Earlier this year, I discussed a simple methodology to evaluate the efficiency and cost of your imported power. In this column, I will demonstrate a methodology, the R-curve analysis, to evaluate, benchmark and design heat and power systems and identify potential improvements.
The R-curve, in the context of chemical engineering and process optimization, refers to a concept used to determine the maximum shaft work — or energy transfer— required in a chemical plant. It is used to analyze the performance of a system that involves multiple interconnected components, such as pumps, compressors, boilers, gas turbines, steam turbines and other equipment. This is then compared to the need for a hot utility, such as steam, to heat process streams.
The R-curve is a graphical representation of the relationship between the rate of energy transfer, or shaft work, and the heat required for a process stream.
A chemical plant will need shaft power provided by electricity (electrical motors) or steam turbines and gas turbines. The same steam is also used for reboilers, strippers, heating process streams and more. Based on the ratio between the two needs for steam, shaft power and heating, you can calculate the highest efficiency for heat and power possible for your plant. For this calculation, you can develop the R-curve.
The R-curve is a graphical representation of the relationship between the rate of energy transfer, or shaft work, and the heat required for a process stream. It helps engineers and operators identify the optimal operating point where the system can achieve the highest energy transfer efficiency. It also is used for designing a utility system and to identify the most efficient operation. Typically, the R-curve is determined by detailed process simulation of the utility system. In this simulation, all boilers, steam headers, gas turbines, steam turbines and other equipment like pumps and deaerators are considered.
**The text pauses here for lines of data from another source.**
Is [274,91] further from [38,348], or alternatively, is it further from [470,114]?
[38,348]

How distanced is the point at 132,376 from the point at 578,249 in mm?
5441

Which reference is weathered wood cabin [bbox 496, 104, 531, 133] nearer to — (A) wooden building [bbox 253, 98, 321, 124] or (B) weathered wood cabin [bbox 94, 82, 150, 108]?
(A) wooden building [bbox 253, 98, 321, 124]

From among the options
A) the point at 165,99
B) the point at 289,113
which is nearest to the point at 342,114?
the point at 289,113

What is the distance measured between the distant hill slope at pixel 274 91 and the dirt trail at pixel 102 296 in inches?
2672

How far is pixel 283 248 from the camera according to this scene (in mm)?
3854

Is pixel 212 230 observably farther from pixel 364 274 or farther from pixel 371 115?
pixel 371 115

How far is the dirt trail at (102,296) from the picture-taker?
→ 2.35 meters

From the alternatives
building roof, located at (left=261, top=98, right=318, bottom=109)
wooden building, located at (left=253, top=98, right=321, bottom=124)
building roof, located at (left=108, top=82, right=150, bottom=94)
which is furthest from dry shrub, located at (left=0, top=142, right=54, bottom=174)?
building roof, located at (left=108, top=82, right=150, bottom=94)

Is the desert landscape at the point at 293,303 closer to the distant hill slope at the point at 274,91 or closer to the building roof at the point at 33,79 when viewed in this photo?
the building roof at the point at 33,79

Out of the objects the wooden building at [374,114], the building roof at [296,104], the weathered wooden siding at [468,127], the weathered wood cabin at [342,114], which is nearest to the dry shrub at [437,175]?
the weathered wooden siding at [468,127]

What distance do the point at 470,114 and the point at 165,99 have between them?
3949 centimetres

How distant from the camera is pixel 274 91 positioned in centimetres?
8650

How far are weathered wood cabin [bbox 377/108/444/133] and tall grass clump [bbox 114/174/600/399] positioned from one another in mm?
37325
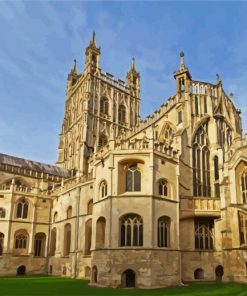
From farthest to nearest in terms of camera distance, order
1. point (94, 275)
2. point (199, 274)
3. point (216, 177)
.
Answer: point (216, 177) → point (199, 274) → point (94, 275)

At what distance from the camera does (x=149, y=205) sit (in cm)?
2694

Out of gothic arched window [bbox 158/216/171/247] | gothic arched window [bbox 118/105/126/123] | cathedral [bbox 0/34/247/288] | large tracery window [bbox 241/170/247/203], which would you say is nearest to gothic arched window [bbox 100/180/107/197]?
A: cathedral [bbox 0/34/247/288]

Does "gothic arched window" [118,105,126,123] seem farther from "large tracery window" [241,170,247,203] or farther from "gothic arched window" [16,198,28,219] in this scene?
"large tracery window" [241,170,247,203]

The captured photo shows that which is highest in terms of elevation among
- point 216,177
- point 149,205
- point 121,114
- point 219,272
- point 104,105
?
point 104,105

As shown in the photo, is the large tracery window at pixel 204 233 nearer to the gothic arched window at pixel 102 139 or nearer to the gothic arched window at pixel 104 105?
the gothic arched window at pixel 102 139

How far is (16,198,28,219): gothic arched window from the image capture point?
46.4 metres

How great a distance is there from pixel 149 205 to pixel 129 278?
19.8 feet

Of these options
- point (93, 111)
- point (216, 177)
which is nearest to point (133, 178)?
point (216, 177)

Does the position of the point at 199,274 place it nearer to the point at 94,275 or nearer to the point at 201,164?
the point at 94,275

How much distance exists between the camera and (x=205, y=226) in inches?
1255

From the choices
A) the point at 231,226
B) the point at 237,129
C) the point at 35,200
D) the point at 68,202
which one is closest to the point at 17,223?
the point at 35,200

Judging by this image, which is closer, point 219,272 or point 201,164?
point 219,272

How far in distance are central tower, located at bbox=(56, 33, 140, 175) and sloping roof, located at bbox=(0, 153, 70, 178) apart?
3.22 metres

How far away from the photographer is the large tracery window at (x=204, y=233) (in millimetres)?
31250
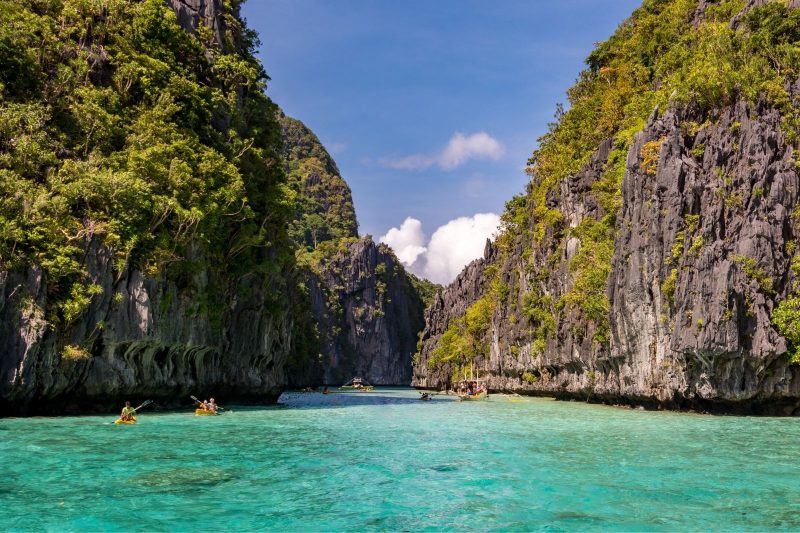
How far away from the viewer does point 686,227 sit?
28594mm

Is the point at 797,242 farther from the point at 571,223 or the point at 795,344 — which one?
the point at 571,223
Here's how the R-curve works: The energy transfer rate (shaft work) is the mechanical work done by a device like a pump, compressor or turbine. Usually, it is measured in units such as kilowatts (kW) or horsepower (HP). The energy needs from steam, often used for reboilers, stream heaters, stripping steam, vacuum ejectors and steam tracing, is typically measured in MMBTU/h or GCal/h. The ratio of these two energies used is shaft power divided by steam energy use (converting the numbers to identical units); it is generally plotted on the horizontal axis of the R-curve. The vertical axis displays the cycle efficiency of shaft work generation. Figure 1 is an example of an R-curve.
1. If the ratio of shaft work and (steam) heat is very small, the plant needs very little amount of shaft work compared to steam uses. This means all power can be produced by efficient back-pressure steam turbines, and the cycle efficiency is over 80%.
2. If the ratio of shaft work is much higher than the required (steam) heat, the plant needs a lot of shaft work. This can be delivered by imported power (green dotted line) and or condensing turbines (blue line), and the maximum plant efficiency is lower than 80%, according to the R-curve.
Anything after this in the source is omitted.